Error executing job with overrides: ['virtual_prompt_model_file=/workspace/jupyter_notebook/nemo/nemo_experiments/p_tuning/2023-11-03_14-50-49/checkpoints/p_tuning.nemo', 'gpt_model_file=/workspace/source_code/nemo_gpt1.3B_fp16.nemo', 'inference.greedy=True', 'inference.add_BOS=False', 'trainer.devices=1', 'trainer.num_nodes=1', 'tensor_model_parallel_size=1', 'pipeline_model_parallel_size=1', 'pred_file_path=/workspace/results/challenge_ptuning/predictions/cuad_predictions.txt', 'data_paths=[/workspace/data/cuad/cuad_short_test.jsonl]']
Traceback (most recent call last):
  File "/workspace/source_code/challenge_ptuning/megatron_gpt_prompt_learning_eval.py", line 121, in main
    model.trainer.strategy.setup_environment()
  File "/usr/local/lib/python3.10/dist-packages/pytorch_lightning/strategies/ddp.py", line 152, in setup_environment
    self.setup_distributed()
  File "/usr/local/lib/python3.10/dist-packages/nemo/collections/nlp/parts/nlp_overrides.py", line 100, in setup_distributed
    super().setup_distributed()
  File "/usr/local/lib/python3.10/dist-packages/pytorch_lightning/strategies/ddp.py", line 203, in setup_distributed
    _init_dist_connection(self.cluster_environment, self._process_group_backend, timeout=self._timeout)
  File "/usr/local/lib/python3.10/dist-packages/lightning_fabric/utilities/distributed.py", line 245, in _init_dist_connection
    torch.distributed.init_process_group(torch_distributed_backend, rank=global_rank, world_size=world_size, **kwargs)
  File "/usr/local/lib/python3.10/dist-packages/torch/distributed/distributed_c10d.py", line 145, in wrapper
    return func(*args, **kwargs)
  File "/usr/local/lib/python3.10/dist-packages/torch/distributed/distributed_c10d.py", line 1025, in init_process_group
    store, rank, world_size = next(rendezvous_iterator)
  File "/usr/local/lib/python3.10/dist-packages/torch/distributed/rendezvous.py", line 245, in _env_rendezvous_handler
    store = _create_c10d_store(master_addr, master_port, rank, world_size, timeout)
  File "/usr/local/lib/python3.10/dist-packages/torch/distributed/rendezvous.py", line 176, in _create_c10d_store
    return TCPStore(
RuntimeError: The server socket has failed to listen on any local network address. The server socket has failed to bind to [::]:53394 (errno: 98 - Address already in use). The server socket has failed to bind to ?UNKNOWN? (errno: 98 - Address already in use).

Set the environment variable HYDRA_FULL_ERROR=1 for a complete stack trace.

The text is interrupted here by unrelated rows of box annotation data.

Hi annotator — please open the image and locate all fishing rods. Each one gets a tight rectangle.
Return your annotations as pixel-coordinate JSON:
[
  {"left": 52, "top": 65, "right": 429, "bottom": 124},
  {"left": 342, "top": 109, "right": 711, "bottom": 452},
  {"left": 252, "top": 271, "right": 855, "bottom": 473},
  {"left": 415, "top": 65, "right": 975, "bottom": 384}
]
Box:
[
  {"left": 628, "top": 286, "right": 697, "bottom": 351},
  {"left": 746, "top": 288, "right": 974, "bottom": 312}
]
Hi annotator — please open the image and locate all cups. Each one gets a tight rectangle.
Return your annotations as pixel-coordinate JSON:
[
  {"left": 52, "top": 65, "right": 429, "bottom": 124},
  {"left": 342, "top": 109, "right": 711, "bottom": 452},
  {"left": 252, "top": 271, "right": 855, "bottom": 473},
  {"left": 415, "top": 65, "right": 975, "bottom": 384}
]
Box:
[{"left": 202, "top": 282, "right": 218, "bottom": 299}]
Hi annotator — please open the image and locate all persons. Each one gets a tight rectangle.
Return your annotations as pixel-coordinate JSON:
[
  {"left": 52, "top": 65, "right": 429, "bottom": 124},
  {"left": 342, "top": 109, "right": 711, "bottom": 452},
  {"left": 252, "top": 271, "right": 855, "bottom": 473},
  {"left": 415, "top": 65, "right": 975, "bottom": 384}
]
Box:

The solution is to shut down the kernel of all previously opened notebooks and close them, including the Jupyter notebook terminal (if opened), to avoid the error below. You do not need to run the notebook from the start; please continue running from the same cell.

ii. Sometimes, running the cell below in the Prompt Tuning/P-Tuning and Lab Activity 2 notebooks can get frozen with no changes in the output seen for over 10mins:

trainer.fit(model)

To resolve the issue, please clear off all outputs displayed on the notebook, shut down the kernel, and restart it again.